Ex nihilo Neil

19 novembre 2025

Tu t'envoles, tu t'envoles, tu t'envoles...

 



Nous avons récemment amené notre plus jeune nièce voir Peter Pan au théâtre Bobino, et c'était très bien. Pas une prouesse insensée de mise en scène, pas un retournement de cerveau à la Michalik, mais une très solide version de la pièce de J. M. Barrie.

Je ne suis pas un grand fan de Peter Pan, mais ça n'en est pas moins une œuvre importante pour moi car la version animée par Disney fut le premier film où j'ai compris qu'on essayait de me dire plus que ce qu'on me montrait. Peter Pan est une œuvre truffée de symboles pas bien compliqués*, mais les décrypter de soi-même quand on est encore enfant, ça fait quelque chose. 

C'est en revanche bien plus tard que j'ai réalisé à quel point Peter Pan est avant tout une pièce, pensée pour les planches. Pourtant les indices sont nombreux : les costumes très marqués, pour bien distinguer les groupes de personnages sur scène (les enfants perdus, les pirates, les peaux-rouges**...), la structuration en scènes (dans la chambre des enfants Darling, chez les sirènes, sur le bateau...), et bien sûr le non-personnage de Clochette, incarnée par un simple rai de lumière accompagné d'un tintement, que l'on ressuscite en faisant applaudir le public (et ça marche du tonnerre sur un théâtre plein de gamins).

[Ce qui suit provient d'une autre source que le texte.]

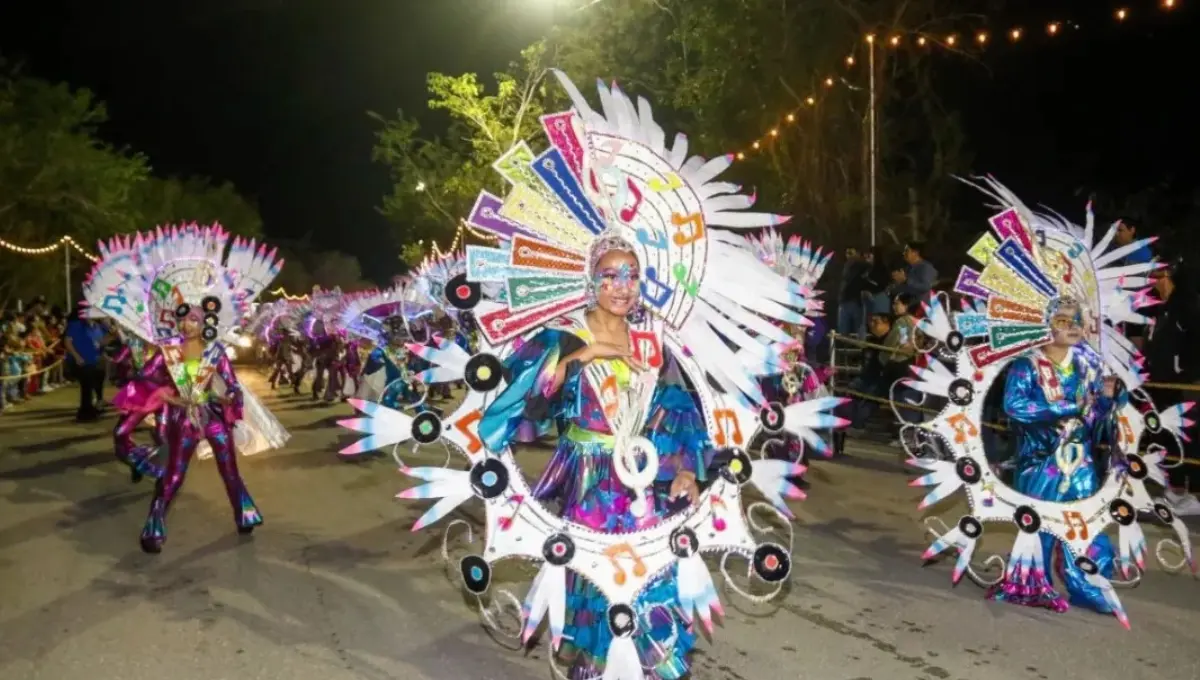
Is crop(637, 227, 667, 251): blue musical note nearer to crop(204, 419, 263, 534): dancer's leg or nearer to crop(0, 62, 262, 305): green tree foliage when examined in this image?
crop(204, 419, 263, 534): dancer's leg

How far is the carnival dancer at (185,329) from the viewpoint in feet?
→ 23.0

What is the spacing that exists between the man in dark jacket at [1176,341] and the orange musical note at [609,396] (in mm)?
6179

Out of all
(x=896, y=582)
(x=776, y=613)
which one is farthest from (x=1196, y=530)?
(x=776, y=613)

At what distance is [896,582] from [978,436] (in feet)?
3.43

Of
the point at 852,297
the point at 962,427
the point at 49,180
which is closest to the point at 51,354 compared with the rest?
the point at 49,180

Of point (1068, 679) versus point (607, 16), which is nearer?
point (1068, 679)

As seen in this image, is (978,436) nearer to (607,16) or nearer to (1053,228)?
(1053,228)

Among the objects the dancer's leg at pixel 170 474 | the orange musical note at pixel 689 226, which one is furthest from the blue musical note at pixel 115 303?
the orange musical note at pixel 689 226

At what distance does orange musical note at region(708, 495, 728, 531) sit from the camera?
4070 millimetres

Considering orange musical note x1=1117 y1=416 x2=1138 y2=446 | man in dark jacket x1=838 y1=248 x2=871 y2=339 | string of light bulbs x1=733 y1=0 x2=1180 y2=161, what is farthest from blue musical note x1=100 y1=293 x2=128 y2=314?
man in dark jacket x1=838 y1=248 x2=871 y2=339

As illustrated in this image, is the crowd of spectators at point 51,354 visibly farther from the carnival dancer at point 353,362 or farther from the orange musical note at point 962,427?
the orange musical note at point 962,427

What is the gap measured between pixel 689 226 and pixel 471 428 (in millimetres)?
1150

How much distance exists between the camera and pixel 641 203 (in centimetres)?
406

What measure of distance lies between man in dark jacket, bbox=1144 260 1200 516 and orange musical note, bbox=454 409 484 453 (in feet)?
21.4
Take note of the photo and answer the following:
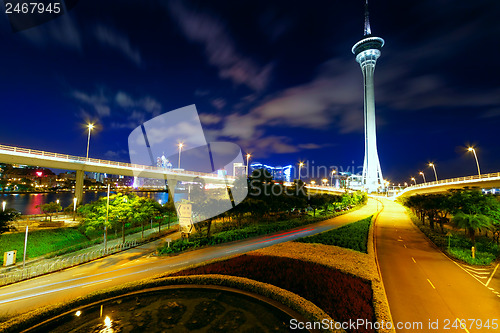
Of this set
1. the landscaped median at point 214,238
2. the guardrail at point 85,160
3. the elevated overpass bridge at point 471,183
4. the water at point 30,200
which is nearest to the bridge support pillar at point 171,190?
the guardrail at point 85,160

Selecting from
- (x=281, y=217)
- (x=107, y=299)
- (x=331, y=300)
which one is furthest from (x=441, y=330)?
(x=281, y=217)

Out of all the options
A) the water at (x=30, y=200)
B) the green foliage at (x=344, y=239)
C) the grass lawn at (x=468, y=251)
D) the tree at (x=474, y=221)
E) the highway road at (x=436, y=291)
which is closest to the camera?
the highway road at (x=436, y=291)

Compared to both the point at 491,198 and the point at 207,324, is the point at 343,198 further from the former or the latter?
the point at 207,324

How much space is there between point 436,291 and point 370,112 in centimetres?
12227

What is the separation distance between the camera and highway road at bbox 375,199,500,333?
10.3 m

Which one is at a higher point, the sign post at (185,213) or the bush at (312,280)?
the sign post at (185,213)

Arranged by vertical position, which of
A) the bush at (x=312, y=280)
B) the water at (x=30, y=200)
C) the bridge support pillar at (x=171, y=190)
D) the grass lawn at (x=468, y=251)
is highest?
the bridge support pillar at (x=171, y=190)

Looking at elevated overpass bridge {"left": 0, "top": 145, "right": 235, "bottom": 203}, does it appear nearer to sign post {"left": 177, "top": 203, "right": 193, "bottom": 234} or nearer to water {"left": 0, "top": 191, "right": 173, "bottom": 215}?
water {"left": 0, "top": 191, "right": 173, "bottom": 215}

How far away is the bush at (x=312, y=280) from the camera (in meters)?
10.4

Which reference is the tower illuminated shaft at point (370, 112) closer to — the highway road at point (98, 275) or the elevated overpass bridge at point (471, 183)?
the elevated overpass bridge at point (471, 183)

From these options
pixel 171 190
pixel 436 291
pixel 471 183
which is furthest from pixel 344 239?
pixel 471 183

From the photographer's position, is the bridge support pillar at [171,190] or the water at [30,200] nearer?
the bridge support pillar at [171,190]

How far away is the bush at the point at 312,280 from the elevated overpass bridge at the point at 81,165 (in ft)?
68.9

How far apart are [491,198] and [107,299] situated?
3249 cm
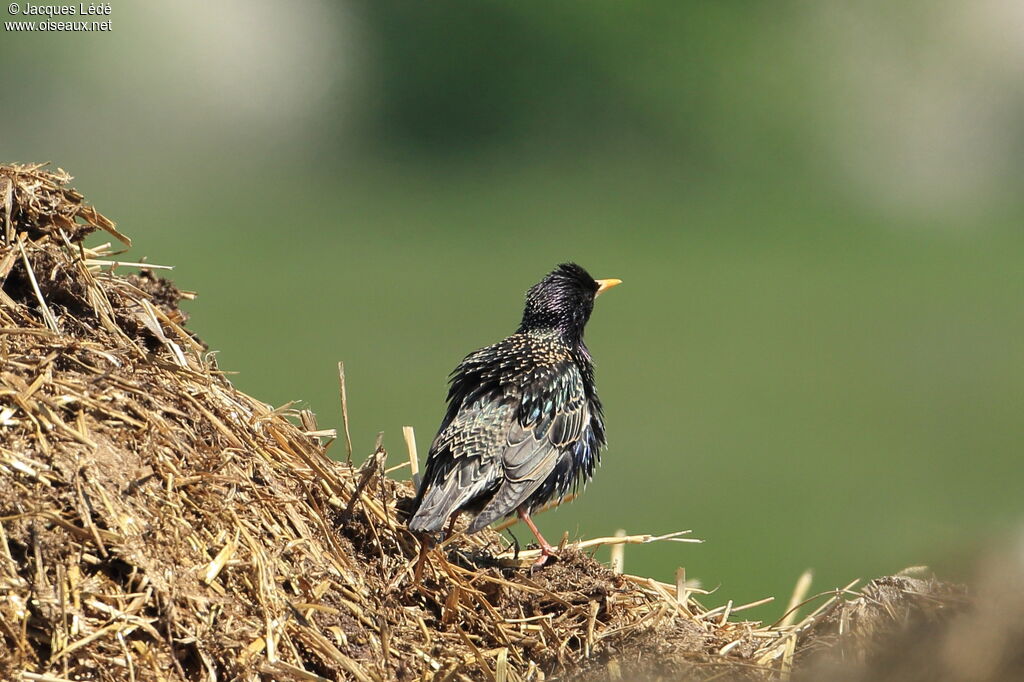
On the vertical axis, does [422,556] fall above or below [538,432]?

Cette version mise en scène par Guy Grimberg propose tout ça et un peu plus, puisqu'il s'agit en outre d'un spectacle musical, avec des chansons et des danses pas honteuses du tout. J'ajoute qu'il a eu l'intelligence de faire jouer les enfants par des comédiennes, ce qui permet d'avoir un bon jeu et des notes justes, ce qui n'est pas toujours le cas (n'est-ce pas Les Mystérieuses Cités d'or*** ?). 

* Les pirates représentent les adultes qui courent après leur jeunesse perdue, Crochet est l'image du père (ce qui est souligné par la tradition voulant que Crochet et le père Darling soient joués par le même acteur), mais aussi de l'adulte vieillissant qui fuit devant la mort, cette dernière étant symbolisée par le crocodile qui a mangé une pendule (rappelant le tic-tac de l'inexorable temps qui passe), etc. C'est vraiment pas dur à décoder, mais ça demande quand même de se poser la question, ce qui en fait une excellente œuvre jeunesse.

** Le traitement des peaux-rouges dans la pièce est d'ailleurs... euh... disons qu'en France on s'en fout un peu, mais qu'aux États-Unis cette version serait clairement classée comme problématique. 

*** Je suis mesquin car l'abominable spectacle des Cités d'or a depuis changé d'idée et fait désormais incarner Esteban, Tao et Zia par des adultes grimés. À mon avis ça ne le sauvera pas, mais bon, c'est déjà ça.